_RECORDED DATA_
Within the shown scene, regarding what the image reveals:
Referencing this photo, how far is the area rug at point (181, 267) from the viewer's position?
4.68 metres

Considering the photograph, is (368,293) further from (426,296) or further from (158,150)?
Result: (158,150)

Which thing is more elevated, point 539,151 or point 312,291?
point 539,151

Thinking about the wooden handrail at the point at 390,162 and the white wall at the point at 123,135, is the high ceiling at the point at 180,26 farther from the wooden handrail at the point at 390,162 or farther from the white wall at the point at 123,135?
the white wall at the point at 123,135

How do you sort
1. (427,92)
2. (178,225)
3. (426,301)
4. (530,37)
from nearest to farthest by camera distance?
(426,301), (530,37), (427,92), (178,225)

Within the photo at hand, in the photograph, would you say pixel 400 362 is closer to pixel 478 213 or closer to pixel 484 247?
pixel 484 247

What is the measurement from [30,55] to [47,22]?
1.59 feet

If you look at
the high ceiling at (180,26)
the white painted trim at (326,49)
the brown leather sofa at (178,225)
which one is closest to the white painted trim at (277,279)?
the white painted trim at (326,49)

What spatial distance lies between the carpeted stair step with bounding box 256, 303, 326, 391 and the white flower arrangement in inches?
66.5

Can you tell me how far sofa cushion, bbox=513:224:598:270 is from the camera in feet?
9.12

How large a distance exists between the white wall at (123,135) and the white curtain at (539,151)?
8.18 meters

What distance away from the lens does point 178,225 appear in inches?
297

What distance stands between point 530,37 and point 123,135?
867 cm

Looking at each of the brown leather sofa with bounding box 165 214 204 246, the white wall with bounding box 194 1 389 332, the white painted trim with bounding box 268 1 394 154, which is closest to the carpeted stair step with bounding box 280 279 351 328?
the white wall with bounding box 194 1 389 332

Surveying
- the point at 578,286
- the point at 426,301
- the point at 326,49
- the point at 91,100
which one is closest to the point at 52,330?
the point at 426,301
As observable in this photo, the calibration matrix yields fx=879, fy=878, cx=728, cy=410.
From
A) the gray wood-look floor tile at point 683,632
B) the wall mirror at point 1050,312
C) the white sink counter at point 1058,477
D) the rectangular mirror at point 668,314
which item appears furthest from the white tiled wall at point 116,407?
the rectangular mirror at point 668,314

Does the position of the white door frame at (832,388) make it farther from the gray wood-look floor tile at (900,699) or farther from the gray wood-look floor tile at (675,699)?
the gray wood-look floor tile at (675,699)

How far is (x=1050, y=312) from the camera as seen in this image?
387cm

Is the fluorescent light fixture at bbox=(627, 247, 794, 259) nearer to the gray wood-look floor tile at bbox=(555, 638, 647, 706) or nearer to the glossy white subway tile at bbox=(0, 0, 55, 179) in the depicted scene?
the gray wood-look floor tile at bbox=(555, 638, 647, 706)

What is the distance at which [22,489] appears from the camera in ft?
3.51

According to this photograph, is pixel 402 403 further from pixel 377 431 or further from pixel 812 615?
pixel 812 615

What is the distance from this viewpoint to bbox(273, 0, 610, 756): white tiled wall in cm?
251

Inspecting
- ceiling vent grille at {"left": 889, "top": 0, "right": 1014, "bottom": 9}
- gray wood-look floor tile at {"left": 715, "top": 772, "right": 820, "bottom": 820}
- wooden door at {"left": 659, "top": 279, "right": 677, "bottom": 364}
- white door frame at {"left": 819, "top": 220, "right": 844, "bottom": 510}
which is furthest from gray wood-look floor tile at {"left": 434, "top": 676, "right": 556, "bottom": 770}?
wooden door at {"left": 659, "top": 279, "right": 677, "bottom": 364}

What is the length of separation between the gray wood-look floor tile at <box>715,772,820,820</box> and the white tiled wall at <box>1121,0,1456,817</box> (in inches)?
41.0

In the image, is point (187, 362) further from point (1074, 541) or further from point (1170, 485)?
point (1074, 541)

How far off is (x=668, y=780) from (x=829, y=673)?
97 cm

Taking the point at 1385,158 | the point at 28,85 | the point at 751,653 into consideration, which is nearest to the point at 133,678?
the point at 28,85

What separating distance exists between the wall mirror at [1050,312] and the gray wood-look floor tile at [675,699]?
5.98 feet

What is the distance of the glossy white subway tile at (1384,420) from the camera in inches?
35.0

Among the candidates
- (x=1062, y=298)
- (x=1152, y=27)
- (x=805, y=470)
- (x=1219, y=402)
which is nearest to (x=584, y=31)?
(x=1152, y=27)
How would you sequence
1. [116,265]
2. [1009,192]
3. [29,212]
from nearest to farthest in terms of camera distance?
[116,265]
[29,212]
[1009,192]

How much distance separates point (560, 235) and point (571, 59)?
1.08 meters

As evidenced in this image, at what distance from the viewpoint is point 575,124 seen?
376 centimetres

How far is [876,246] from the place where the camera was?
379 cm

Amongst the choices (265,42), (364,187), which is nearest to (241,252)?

_OBJECTIVE_
Return every entry exactly as given.

_SOLVED PROBLEM_
Within the shown scene, regarding what the image reveals:
Referencing this photo, how far is the area rug at point (181, 267) from the viewer's position?
4.68 metres

Considering the photograph, is (368,293) further from (426,296) or further from (158,150)?
Result: (158,150)

Which thing is more elevated, point 539,151 or point 312,291?
point 539,151

Thinking about the wooden handrail at the point at 390,162 and the white wall at the point at 123,135, is the high ceiling at the point at 180,26 farther from the wooden handrail at the point at 390,162 or farther from the white wall at the point at 123,135?
the white wall at the point at 123,135

How do you sort
1. (427,92)
2. (178,225)
3. (426,301)
4. (530,37)
from nearest to farthest by camera distance?
(426,301), (530,37), (427,92), (178,225)

Within the photo at hand, in the photograph, would you say pixel 400 362 is closer to pixel 478 213 or closer to pixel 484 247?
pixel 484 247

What is the measurement from [30,55] to [47,22]?
1.59 feet

If you look at
the high ceiling at (180,26)
the white painted trim at (326,49)
the brown leather sofa at (178,225)
which one is closest to the white painted trim at (277,279)?
the white painted trim at (326,49)

What spatial distance lies between the carpeted stair step with bounding box 256, 303, 326, 391 and the white flower arrangement in inches?
66.5

Can you tell me how far sofa cushion, bbox=513:224:598:270 is from the camera in feet?
9.12

How large a distance exists between the white wall at (123,135) and the white curtain at (539,151)?
8.18 meters

What distance away from the lens does point 178,225 appear in inches?
297

What distance stands between point 530,37 and point 123,135?
867 cm

Looking at each of the brown leather sofa with bounding box 165 214 204 246, the white wall with bounding box 194 1 389 332, the white painted trim with bounding box 268 1 394 154, which is closest to the carpeted stair step with bounding box 280 279 351 328?
the white wall with bounding box 194 1 389 332

Surveying
- the point at 578,286
- the point at 426,301
- the point at 326,49
- the point at 91,100
which one is closest to the point at 52,330?
the point at 426,301
As observable in this photo, the calibration matrix yields fx=879, fy=878, cx=728, cy=410.
From
A) the gray wood-look floor tile at point 683,632
B) the wall mirror at point 1050,312
C) the white sink counter at point 1058,477
D) the rectangular mirror at point 668,314
which item appears furthest from the white tiled wall at point 116,407?
the rectangular mirror at point 668,314

Does the position of the white door frame at (832,388) make it farther from the gray wood-look floor tile at (900,699) or farther from the gray wood-look floor tile at (675,699)?
the gray wood-look floor tile at (675,699)

How far is (x=1050, y=312) from the camera as seen in this image?
387cm

Is the fluorescent light fixture at bbox=(627, 247, 794, 259) nearer to the gray wood-look floor tile at bbox=(555, 638, 647, 706) or nearer to the glossy white subway tile at bbox=(0, 0, 55, 179) in the depicted scene?
the gray wood-look floor tile at bbox=(555, 638, 647, 706)

What is the distance at which [22,489] appears from the camera in ft?
3.51

According to this photograph, is pixel 402 403 further from pixel 377 431 or further from pixel 812 615?
pixel 812 615

What is the distance from this viewpoint to bbox(273, 0, 610, 756): white tiled wall in cm?
251

Inspecting
- ceiling vent grille at {"left": 889, "top": 0, "right": 1014, "bottom": 9}
- gray wood-look floor tile at {"left": 715, "top": 772, "right": 820, "bottom": 820}
- wooden door at {"left": 659, "top": 279, "right": 677, "bottom": 364}
- white door frame at {"left": 819, "top": 220, "right": 844, "bottom": 510}
which is furthest from gray wood-look floor tile at {"left": 434, "top": 676, "right": 556, "bottom": 770}?
wooden door at {"left": 659, "top": 279, "right": 677, "bottom": 364}

What is the length of separation between the gray wood-look floor tile at <box>715,772,820,820</box> and the white tiled wall at <box>1121,0,1456,817</box> (in inches)?
41.0

In the image, is point (187, 362) further from point (1074, 541) or further from point (1170, 485)?
point (1074, 541)

How far off is (x=668, y=780) from (x=829, y=673)?
97 cm

Taking the point at 1385,158 | the point at 28,85 | the point at 751,653 into consideration, which is nearest to the point at 133,678?
the point at 28,85

What separating distance exists between the wall mirror at [1050,312] and the gray wood-look floor tile at [675,699]?
5.98 feet

What is the distance of the glossy white subway tile at (1384,420) from the camera in inches?
35.0

Among the candidates
- (x=1062, y=298)
- (x=1152, y=27)
- (x=805, y=470)
- (x=1219, y=402)
which is nearest to (x=584, y=31)?
(x=1152, y=27)
How would you sequence
1. [116,265]
2. [1009,192]
3. [29,212]
from nearest to farthest in terms of camera distance?
[116,265]
[29,212]
[1009,192]

How much distance separates point (560, 235) and point (571, 59)?
1.08 meters

As evidenced in this image, at what distance from the viewpoint is point 575,124 seen?
376 centimetres

How far is [876,246] from the place where the camera was?
379 cm

Amongst the choices (265,42), (364,187), which is nearest to (241,252)?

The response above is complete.